=== YOUR ASSIGNMENT ===
Although the data holds pictures, return only the lines from the one containing "Əyləci boşalan avtobusdan" to the end, exactly, and without them.

*** SUPPLIED INFORMATION Section Begins ***

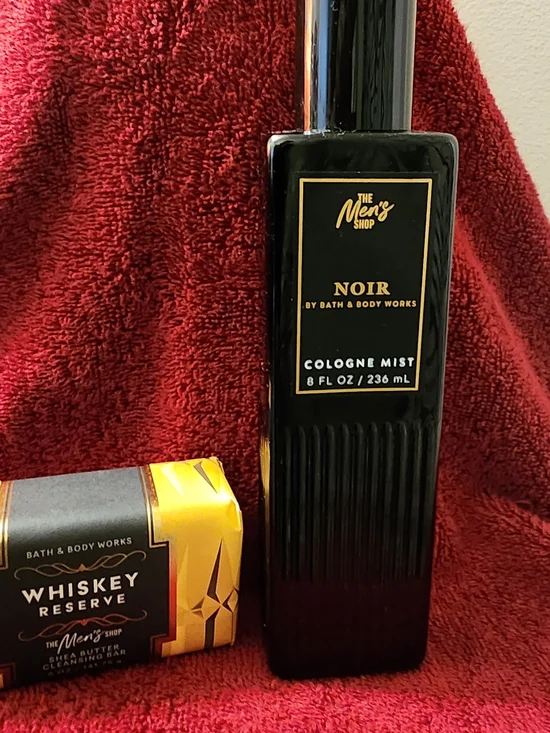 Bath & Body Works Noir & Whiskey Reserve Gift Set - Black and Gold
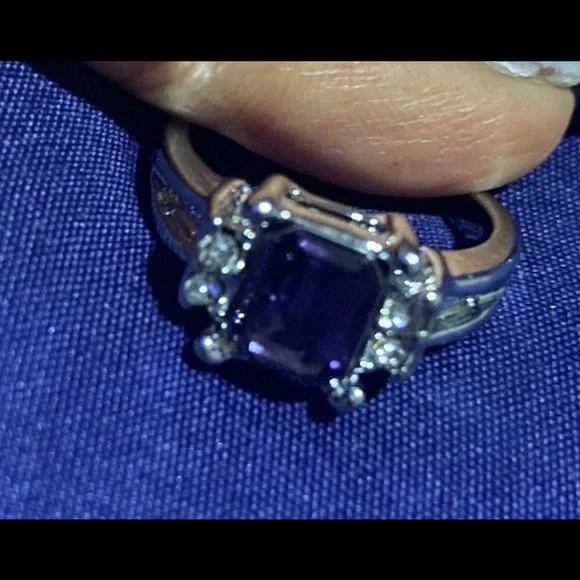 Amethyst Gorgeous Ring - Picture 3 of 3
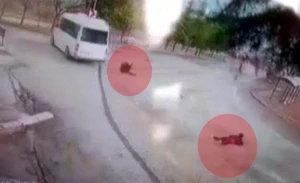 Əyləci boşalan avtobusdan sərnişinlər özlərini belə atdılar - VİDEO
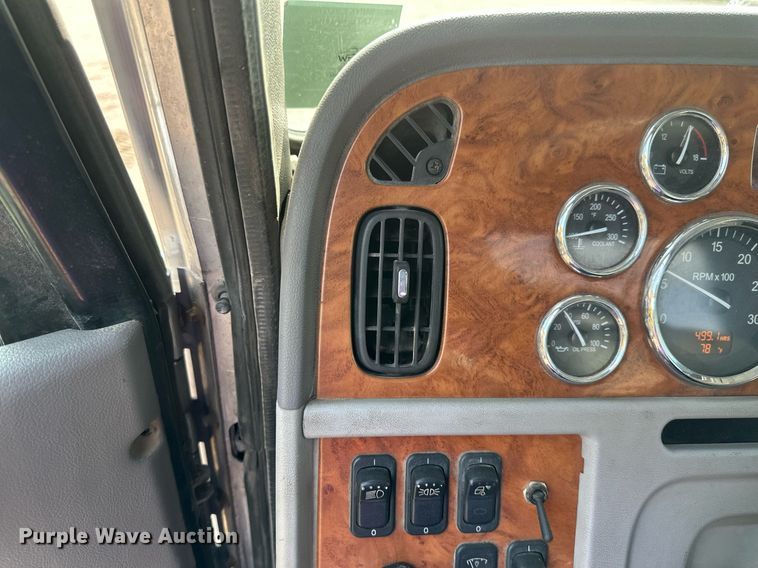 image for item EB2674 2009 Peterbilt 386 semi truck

*** SUPPLIED INFORMATION Section Ends ***

=== THE ANSWER ===
 Əyləci boşalan avtobusdan sərnişinlər özlərini belə atdılar - VİDEO
 image for item EB2674 2009 Peterbilt 386 semi truck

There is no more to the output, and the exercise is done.